Doch bekanntlich hat alles im Leben seine Zeit – und auch die schönsten Dinge gehen irgendwann zu Ende. Die Laufbahn der Boeing 757 bei Condor, die Ära Boeing – und auch der allerletzte Passagierflug der D-ABOM an diesem historischen 5. November 2025. Trotz ausschweifender Schleifen auf dem Weg von Wien nach Frankfurt – am Ende wird man im Playback der Tracking-Plattform Flightradar24 eine virtuell an den Himmel gezeichnete "757" über Deutschland erkennen können – dreht die rot-weiß gestreifte Schönheit gegen 16 Uhr im Licht der frühwinterlichen Abendsonne unvermeidlich auf Kurs Richtung Heimat ein. Um genau 16:16 Uhr drückt sich das Hauptfahrwerk der D-ABOM zum letzten Mal in den Asphalt der Landebahn 25C des Frankfurter Flughafens. Zum letzten Mal steigen die Piloten David und Thomas beherzt in die Eisen ihrer "Fünf-Sieben", zum letzten Mal malt das Flugzeug seine Bremsspuren auf die Bahn, zum letzten Mal setzen die RB211-Turbofans unter den Flügeln per Schubumkehr zum heulenden Crescendo an.

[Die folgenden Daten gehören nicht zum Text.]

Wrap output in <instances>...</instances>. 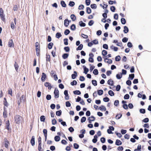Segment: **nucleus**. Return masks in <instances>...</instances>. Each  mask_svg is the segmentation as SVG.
Instances as JSON below:
<instances>
[{
    "instance_id": "obj_1",
    "label": "nucleus",
    "mask_w": 151,
    "mask_h": 151,
    "mask_svg": "<svg viewBox=\"0 0 151 151\" xmlns=\"http://www.w3.org/2000/svg\"><path fill=\"white\" fill-rule=\"evenodd\" d=\"M15 122L17 124H19L21 122L22 119V117L19 115H17L15 117Z\"/></svg>"
},
{
    "instance_id": "obj_2",
    "label": "nucleus",
    "mask_w": 151,
    "mask_h": 151,
    "mask_svg": "<svg viewBox=\"0 0 151 151\" xmlns=\"http://www.w3.org/2000/svg\"><path fill=\"white\" fill-rule=\"evenodd\" d=\"M26 99V97L24 95H22L19 99L18 100V103L19 105L22 103H24Z\"/></svg>"
},
{
    "instance_id": "obj_3",
    "label": "nucleus",
    "mask_w": 151,
    "mask_h": 151,
    "mask_svg": "<svg viewBox=\"0 0 151 151\" xmlns=\"http://www.w3.org/2000/svg\"><path fill=\"white\" fill-rule=\"evenodd\" d=\"M54 93L55 94V98L56 99L58 98L59 97V92L58 89L55 88Z\"/></svg>"
},
{
    "instance_id": "obj_4",
    "label": "nucleus",
    "mask_w": 151,
    "mask_h": 151,
    "mask_svg": "<svg viewBox=\"0 0 151 151\" xmlns=\"http://www.w3.org/2000/svg\"><path fill=\"white\" fill-rule=\"evenodd\" d=\"M114 128L113 126H109V128L107 130V132L109 134H113V133L111 131H114Z\"/></svg>"
},
{
    "instance_id": "obj_5",
    "label": "nucleus",
    "mask_w": 151,
    "mask_h": 151,
    "mask_svg": "<svg viewBox=\"0 0 151 151\" xmlns=\"http://www.w3.org/2000/svg\"><path fill=\"white\" fill-rule=\"evenodd\" d=\"M14 24L13 22H11V28L13 29H14L15 27V25H16V24L17 22V19L16 18H14Z\"/></svg>"
},
{
    "instance_id": "obj_6",
    "label": "nucleus",
    "mask_w": 151,
    "mask_h": 151,
    "mask_svg": "<svg viewBox=\"0 0 151 151\" xmlns=\"http://www.w3.org/2000/svg\"><path fill=\"white\" fill-rule=\"evenodd\" d=\"M64 94L65 95V99L66 100H68L69 99V97L68 93V91L65 90L64 91Z\"/></svg>"
},
{
    "instance_id": "obj_7",
    "label": "nucleus",
    "mask_w": 151,
    "mask_h": 151,
    "mask_svg": "<svg viewBox=\"0 0 151 151\" xmlns=\"http://www.w3.org/2000/svg\"><path fill=\"white\" fill-rule=\"evenodd\" d=\"M8 46L10 47H14V44L12 39L9 40L8 42Z\"/></svg>"
},
{
    "instance_id": "obj_8",
    "label": "nucleus",
    "mask_w": 151,
    "mask_h": 151,
    "mask_svg": "<svg viewBox=\"0 0 151 151\" xmlns=\"http://www.w3.org/2000/svg\"><path fill=\"white\" fill-rule=\"evenodd\" d=\"M6 148H8L9 145V142L7 139H5L4 144Z\"/></svg>"
},
{
    "instance_id": "obj_9",
    "label": "nucleus",
    "mask_w": 151,
    "mask_h": 151,
    "mask_svg": "<svg viewBox=\"0 0 151 151\" xmlns=\"http://www.w3.org/2000/svg\"><path fill=\"white\" fill-rule=\"evenodd\" d=\"M30 143L32 146H34L35 145V138L34 136H32L30 141Z\"/></svg>"
},
{
    "instance_id": "obj_10",
    "label": "nucleus",
    "mask_w": 151,
    "mask_h": 151,
    "mask_svg": "<svg viewBox=\"0 0 151 151\" xmlns=\"http://www.w3.org/2000/svg\"><path fill=\"white\" fill-rule=\"evenodd\" d=\"M88 120H89V123H91L92 121L95 120V118L94 116H91L88 118Z\"/></svg>"
},
{
    "instance_id": "obj_11",
    "label": "nucleus",
    "mask_w": 151,
    "mask_h": 151,
    "mask_svg": "<svg viewBox=\"0 0 151 151\" xmlns=\"http://www.w3.org/2000/svg\"><path fill=\"white\" fill-rule=\"evenodd\" d=\"M70 21H69L68 19H65L64 21V24L65 26L67 27L69 24V23Z\"/></svg>"
},
{
    "instance_id": "obj_12",
    "label": "nucleus",
    "mask_w": 151,
    "mask_h": 151,
    "mask_svg": "<svg viewBox=\"0 0 151 151\" xmlns=\"http://www.w3.org/2000/svg\"><path fill=\"white\" fill-rule=\"evenodd\" d=\"M104 59L105 62L109 64H111L112 63V61L111 59H108L107 58H104Z\"/></svg>"
},
{
    "instance_id": "obj_13",
    "label": "nucleus",
    "mask_w": 151,
    "mask_h": 151,
    "mask_svg": "<svg viewBox=\"0 0 151 151\" xmlns=\"http://www.w3.org/2000/svg\"><path fill=\"white\" fill-rule=\"evenodd\" d=\"M46 77V74L44 73H42V77L41 78V80L42 81L44 82L45 81Z\"/></svg>"
},
{
    "instance_id": "obj_14",
    "label": "nucleus",
    "mask_w": 151,
    "mask_h": 151,
    "mask_svg": "<svg viewBox=\"0 0 151 151\" xmlns=\"http://www.w3.org/2000/svg\"><path fill=\"white\" fill-rule=\"evenodd\" d=\"M6 109V107L4 106V111L3 112V116L5 118H6L7 117V114Z\"/></svg>"
},
{
    "instance_id": "obj_15",
    "label": "nucleus",
    "mask_w": 151,
    "mask_h": 151,
    "mask_svg": "<svg viewBox=\"0 0 151 151\" xmlns=\"http://www.w3.org/2000/svg\"><path fill=\"white\" fill-rule=\"evenodd\" d=\"M45 86L46 87H48L49 89L51 88V87L50 86V84L48 82H46L45 84Z\"/></svg>"
},
{
    "instance_id": "obj_16",
    "label": "nucleus",
    "mask_w": 151,
    "mask_h": 151,
    "mask_svg": "<svg viewBox=\"0 0 151 151\" xmlns=\"http://www.w3.org/2000/svg\"><path fill=\"white\" fill-rule=\"evenodd\" d=\"M74 73L73 74H72L71 75V78L73 79H75L76 76H77V73L76 71H74Z\"/></svg>"
},
{
    "instance_id": "obj_17",
    "label": "nucleus",
    "mask_w": 151,
    "mask_h": 151,
    "mask_svg": "<svg viewBox=\"0 0 151 151\" xmlns=\"http://www.w3.org/2000/svg\"><path fill=\"white\" fill-rule=\"evenodd\" d=\"M129 31V29L126 26L124 27V30H123L124 32L125 33H127Z\"/></svg>"
},
{
    "instance_id": "obj_18",
    "label": "nucleus",
    "mask_w": 151,
    "mask_h": 151,
    "mask_svg": "<svg viewBox=\"0 0 151 151\" xmlns=\"http://www.w3.org/2000/svg\"><path fill=\"white\" fill-rule=\"evenodd\" d=\"M99 109L100 110L103 111H105L106 110V109L105 106H104L102 105L99 107Z\"/></svg>"
},
{
    "instance_id": "obj_19",
    "label": "nucleus",
    "mask_w": 151,
    "mask_h": 151,
    "mask_svg": "<svg viewBox=\"0 0 151 151\" xmlns=\"http://www.w3.org/2000/svg\"><path fill=\"white\" fill-rule=\"evenodd\" d=\"M122 144V142L119 140L117 139L116 142V145H120Z\"/></svg>"
},
{
    "instance_id": "obj_20",
    "label": "nucleus",
    "mask_w": 151,
    "mask_h": 151,
    "mask_svg": "<svg viewBox=\"0 0 151 151\" xmlns=\"http://www.w3.org/2000/svg\"><path fill=\"white\" fill-rule=\"evenodd\" d=\"M0 16L2 20L4 21L5 20L4 16V12L0 13Z\"/></svg>"
},
{
    "instance_id": "obj_21",
    "label": "nucleus",
    "mask_w": 151,
    "mask_h": 151,
    "mask_svg": "<svg viewBox=\"0 0 151 151\" xmlns=\"http://www.w3.org/2000/svg\"><path fill=\"white\" fill-rule=\"evenodd\" d=\"M122 77V74L121 73H120L116 75V78L119 79H121Z\"/></svg>"
},
{
    "instance_id": "obj_22",
    "label": "nucleus",
    "mask_w": 151,
    "mask_h": 151,
    "mask_svg": "<svg viewBox=\"0 0 151 151\" xmlns=\"http://www.w3.org/2000/svg\"><path fill=\"white\" fill-rule=\"evenodd\" d=\"M97 136L96 135H95L94 137V138L92 140V142L94 143H96L97 141Z\"/></svg>"
},
{
    "instance_id": "obj_23",
    "label": "nucleus",
    "mask_w": 151,
    "mask_h": 151,
    "mask_svg": "<svg viewBox=\"0 0 151 151\" xmlns=\"http://www.w3.org/2000/svg\"><path fill=\"white\" fill-rule=\"evenodd\" d=\"M54 139L56 142L59 141L60 140V137L58 136H56L55 137Z\"/></svg>"
},
{
    "instance_id": "obj_24",
    "label": "nucleus",
    "mask_w": 151,
    "mask_h": 151,
    "mask_svg": "<svg viewBox=\"0 0 151 151\" xmlns=\"http://www.w3.org/2000/svg\"><path fill=\"white\" fill-rule=\"evenodd\" d=\"M107 83L108 84L112 86L113 84V81L112 80L109 79Z\"/></svg>"
},
{
    "instance_id": "obj_25",
    "label": "nucleus",
    "mask_w": 151,
    "mask_h": 151,
    "mask_svg": "<svg viewBox=\"0 0 151 151\" xmlns=\"http://www.w3.org/2000/svg\"><path fill=\"white\" fill-rule=\"evenodd\" d=\"M68 54L67 53H65L63 55L62 57L64 59H65L68 58Z\"/></svg>"
},
{
    "instance_id": "obj_26",
    "label": "nucleus",
    "mask_w": 151,
    "mask_h": 151,
    "mask_svg": "<svg viewBox=\"0 0 151 151\" xmlns=\"http://www.w3.org/2000/svg\"><path fill=\"white\" fill-rule=\"evenodd\" d=\"M10 125L9 121H7L6 122V128L8 129H9V126Z\"/></svg>"
},
{
    "instance_id": "obj_27",
    "label": "nucleus",
    "mask_w": 151,
    "mask_h": 151,
    "mask_svg": "<svg viewBox=\"0 0 151 151\" xmlns=\"http://www.w3.org/2000/svg\"><path fill=\"white\" fill-rule=\"evenodd\" d=\"M79 24L81 27H84L86 26V24L83 23L82 21H81L79 22Z\"/></svg>"
},
{
    "instance_id": "obj_28",
    "label": "nucleus",
    "mask_w": 151,
    "mask_h": 151,
    "mask_svg": "<svg viewBox=\"0 0 151 151\" xmlns=\"http://www.w3.org/2000/svg\"><path fill=\"white\" fill-rule=\"evenodd\" d=\"M70 18L73 21H75L76 19V17L74 14L71 15L70 16Z\"/></svg>"
},
{
    "instance_id": "obj_29",
    "label": "nucleus",
    "mask_w": 151,
    "mask_h": 151,
    "mask_svg": "<svg viewBox=\"0 0 151 151\" xmlns=\"http://www.w3.org/2000/svg\"><path fill=\"white\" fill-rule=\"evenodd\" d=\"M62 36V35L61 34V33L60 32H58L55 35L56 37L57 38H59Z\"/></svg>"
},
{
    "instance_id": "obj_30",
    "label": "nucleus",
    "mask_w": 151,
    "mask_h": 151,
    "mask_svg": "<svg viewBox=\"0 0 151 151\" xmlns=\"http://www.w3.org/2000/svg\"><path fill=\"white\" fill-rule=\"evenodd\" d=\"M62 113V111L61 110H60L59 111H57L56 112V114L57 116H60L61 115Z\"/></svg>"
},
{
    "instance_id": "obj_31",
    "label": "nucleus",
    "mask_w": 151,
    "mask_h": 151,
    "mask_svg": "<svg viewBox=\"0 0 151 151\" xmlns=\"http://www.w3.org/2000/svg\"><path fill=\"white\" fill-rule=\"evenodd\" d=\"M76 29V25L74 24L72 25L70 27V29L72 30H75Z\"/></svg>"
},
{
    "instance_id": "obj_32",
    "label": "nucleus",
    "mask_w": 151,
    "mask_h": 151,
    "mask_svg": "<svg viewBox=\"0 0 151 151\" xmlns=\"http://www.w3.org/2000/svg\"><path fill=\"white\" fill-rule=\"evenodd\" d=\"M83 47V45L82 44H80L78 47L77 48V50H81L82 49Z\"/></svg>"
},
{
    "instance_id": "obj_33",
    "label": "nucleus",
    "mask_w": 151,
    "mask_h": 151,
    "mask_svg": "<svg viewBox=\"0 0 151 151\" xmlns=\"http://www.w3.org/2000/svg\"><path fill=\"white\" fill-rule=\"evenodd\" d=\"M73 93L75 94L79 95H80L81 94V92L79 91L76 90V91H73Z\"/></svg>"
},
{
    "instance_id": "obj_34",
    "label": "nucleus",
    "mask_w": 151,
    "mask_h": 151,
    "mask_svg": "<svg viewBox=\"0 0 151 151\" xmlns=\"http://www.w3.org/2000/svg\"><path fill=\"white\" fill-rule=\"evenodd\" d=\"M42 144H39L38 146V150L39 151H43V149H42L41 147Z\"/></svg>"
},
{
    "instance_id": "obj_35",
    "label": "nucleus",
    "mask_w": 151,
    "mask_h": 151,
    "mask_svg": "<svg viewBox=\"0 0 151 151\" xmlns=\"http://www.w3.org/2000/svg\"><path fill=\"white\" fill-rule=\"evenodd\" d=\"M40 119L41 122H45V116H42L40 117Z\"/></svg>"
},
{
    "instance_id": "obj_36",
    "label": "nucleus",
    "mask_w": 151,
    "mask_h": 151,
    "mask_svg": "<svg viewBox=\"0 0 151 151\" xmlns=\"http://www.w3.org/2000/svg\"><path fill=\"white\" fill-rule=\"evenodd\" d=\"M108 93L111 96H113L114 95V93L111 90H110L109 91Z\"/></svg>"
},
{
    "instance_id": "obj_37",
    "label": "nucleus",
    "mask_w": 151,
    "mask_h": 151,
    "mask_svg": "<svg viewBox=\"0 0 151 151\" xmlns=\"http://www.w3.org/2000/svg\"><path fill=\"white\" fill-rule=\"evenodd\" d=\"M103 93V91L102 90H101L98 91V94L99 95H102Z\"/></svg>"
},
{
    "instance_id": "obj_38",
    "label": "nucleus",
    "mask_w": 151,
    "mask_h": 151,
    "mask_svg": "<svg viewBox=\"0 0 151 151\" xmlns=\"http://www.w3.org/2000/svg\"><path fill=\"white\" fill-rule=\"evenodd\" d=\"M53 43L52 42L50 43L48 45V48L49 49H51L53 46Z\"/></svg>"
},
{
    "instance_id": "obj_39",
    "label": "nucleus",
    "mask_w": 151,
    "mask_h": 151,
    "mask_svg": "<svg viewBox=\"0 0 151 151\" xmlns=\"http://www.w3.org/2000/svg\"><path fill=\"white\" fill-rule=\"evenodd\" d=\"M84 73L85 74H87L89 70L86 67L84 68Z\"/></svg>"
},
{
    "instance_id": "obj_40",
    "label": "nucleus",
    "mask_w": 151,
    "mask_h": 151,
    "mask_svg": "<svg viewBox=\"0 0 151 151\" xmlns=\"http://www.w3.org/2000/svg\"><path fill=\"white\" fill-rule=\"evenodd\" d=\"M121 21L122 24H124L126 23V21L124 18H122Z\"/></svg>"
},
{
    "instance_id": "obj_41",
    "label": "nucleus",
    "mask_w": 151,
    "mask_h": 151,
    "mask_svg": "<svg viewBox=\"0 0 151 151\" xmlns=\"http://www.w3.org/2000/svg\"><path fill=\"white\" fill-rule=\"evenodd\" d=\"M122 116V115L121 114H117L116 116V119H119Z\"/></svg>"
},
{
    "instance_id": "obj_42",
    "label": "nucleus",
    "mask_w": 151,
    "mask_h": 151,
    "mask_svg": "<svg viewBox=\"0 0 151 151\" xmlns=\"http://www.w3.org/2000/svg\"><path fill=\"white\" fill-rule=\"evenodd\" d=\"M115 60L117 61H118L120 60L121 59V57L120 56L118 55L115 57Z\"/></svg>"
},
{
    "instance_id": "obj_43",
    "label": "nucleus",
    "mask_w": 151,
    "mask_h": 151,
    "mask_svg": "<svg viewBox=\"0 0 151 151\" xmlns=\"http://www.w3.org/2000/svg\"><path fill=\"white\" fill-rule=\"evenodd\" d=\"M107 54V52L105 50H103L102 52V54L103 56L106 55Z\"/></svg>"
},
{
    "instance_id": "obj_44",
    "label": "nucleus",
    "mask_w": 151,
    "mask_h": 151,
    "mask_svg": "<svg viewBox=\"0 0 151 151\" xmlns=\"http://www.w3.org/2000/svg\"><path fill=\"white\" fill-rule=\"evenodd\" d=\"M65 105L67 107H69L70 106L71 104L69 101H67L65 103Z\"/></svg>"
},
{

Ein Abschied, der zu Tränen rührt

Applaus ertönt in der Kabine, Dankesrufe der Besatzung. Dann wird es still. Nur Udo Lindenberg dudelt sachte und sentimental aus den Bordlautsprechern. Im letzten Abendlicht rollt die D-ABOM zum Gate E1 am Frankfurter Terminal 2. Die Passagiere des letzten 757-Fluges von Condor schnallen sich ab, packen ihre Sachen, steigen aus. Vereinzelt fließen Tränen, zumindest einen Kloß im Hals haben irgendwie fast alle. Und der lässt sich auch mit Bier und Sekt und Gin nicht einfach so herunterspülen.

Die Boeing 757 ist bei Condor ab sofort Geschichte. Doch die Geschichte der Fluggesellschaft und ihrer Mitarbeiter wird fortgeschrieben – denn, wie sang vorhin noch Lindenberg: "Hinterm Horizont geht's weiter". Und zwar morgen Früh schon. Dann allerdings – zum ersten Mal – als reinrassige Airbus-Airline.